Below is a listing. Return the lines from the one that contains "第 45 话_高校传说 boost" to the one that contains "Очки для компьютера", both ends included, verbatim and with no pictures.

→ MATERIAL PROVIDED:
┏━━

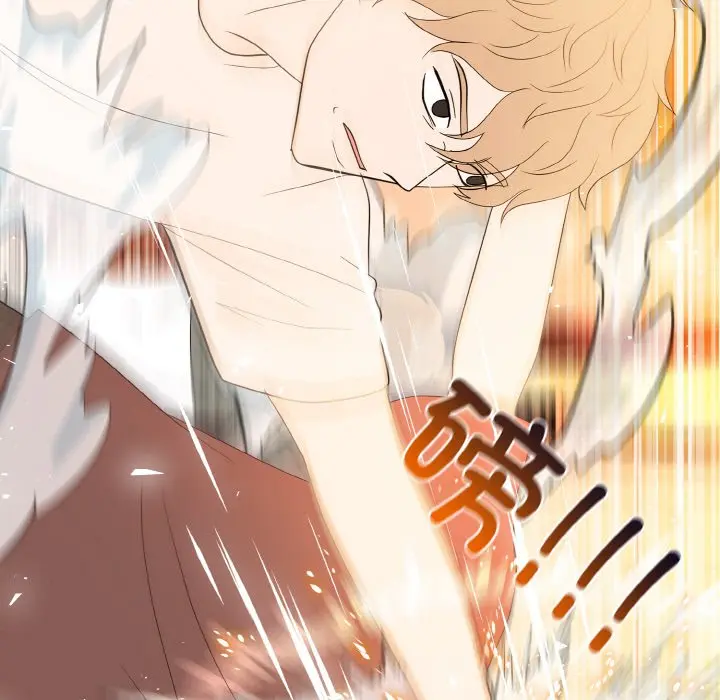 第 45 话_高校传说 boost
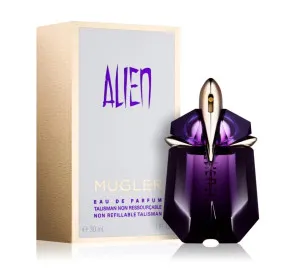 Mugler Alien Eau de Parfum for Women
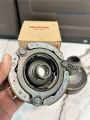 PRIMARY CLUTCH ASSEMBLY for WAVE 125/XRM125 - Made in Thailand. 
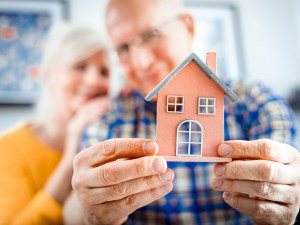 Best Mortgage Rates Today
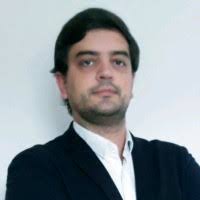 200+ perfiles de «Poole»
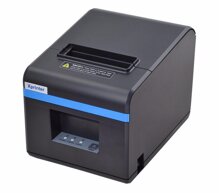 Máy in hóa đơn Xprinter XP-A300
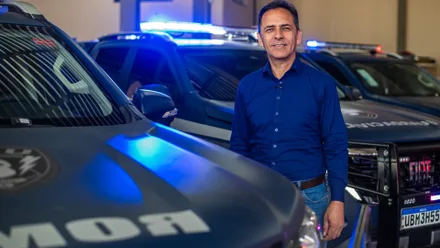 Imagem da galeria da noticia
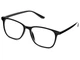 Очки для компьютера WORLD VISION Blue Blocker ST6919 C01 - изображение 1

┗━━
┏━━

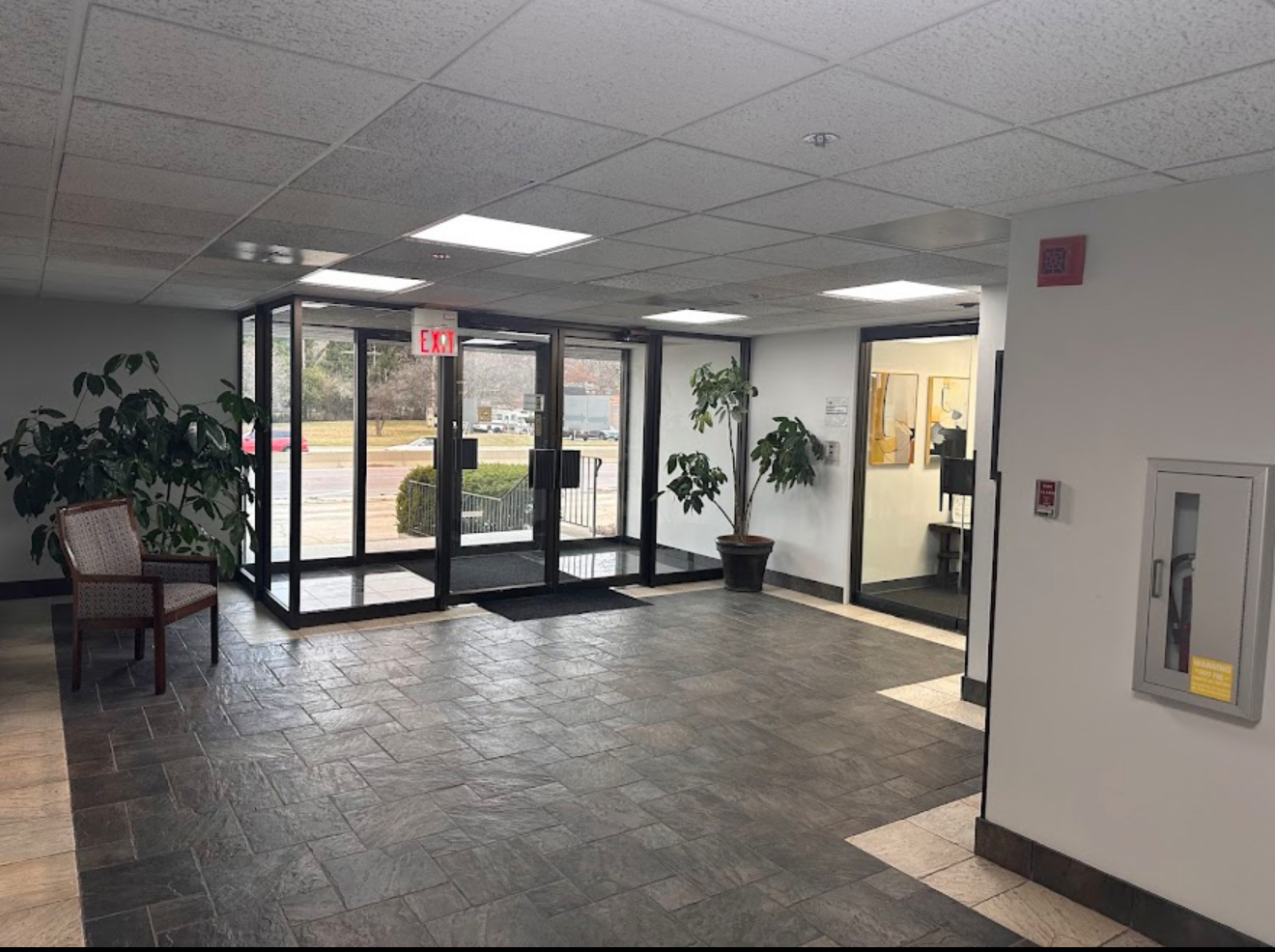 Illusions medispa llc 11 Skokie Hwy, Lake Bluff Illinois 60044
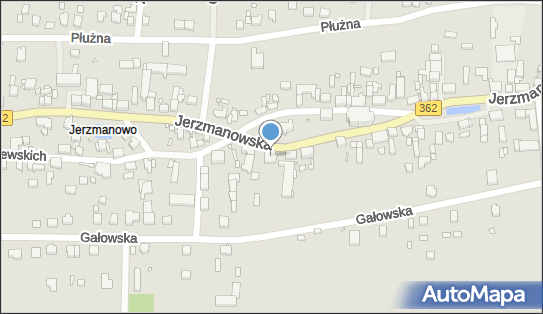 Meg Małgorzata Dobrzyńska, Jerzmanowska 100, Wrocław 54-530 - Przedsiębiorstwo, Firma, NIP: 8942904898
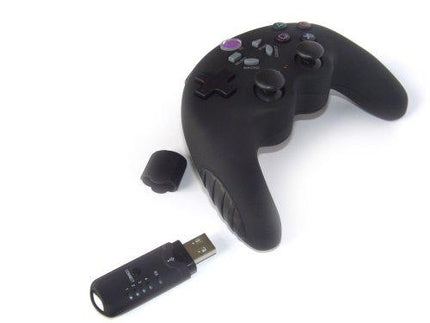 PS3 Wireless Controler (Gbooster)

┗━━

→ TASK ANSWER:
 第 45 话_高校传说 boost
 Mugler Alien Eau de Parfum for Women
 PRIMARY CLUTCH ASSEMBLY for WAVE 125/XRM125 - Made in Thailand. 
 Best Mortgage Rates Today
 200+ perfiles de «Poole»
 Máy in hóa đơn Xprinter XP-A300
 Imagem da galeria da noticia
 Очки для компьютера WORLD VISION Blue Blocker ST6919 C01 - изображение 1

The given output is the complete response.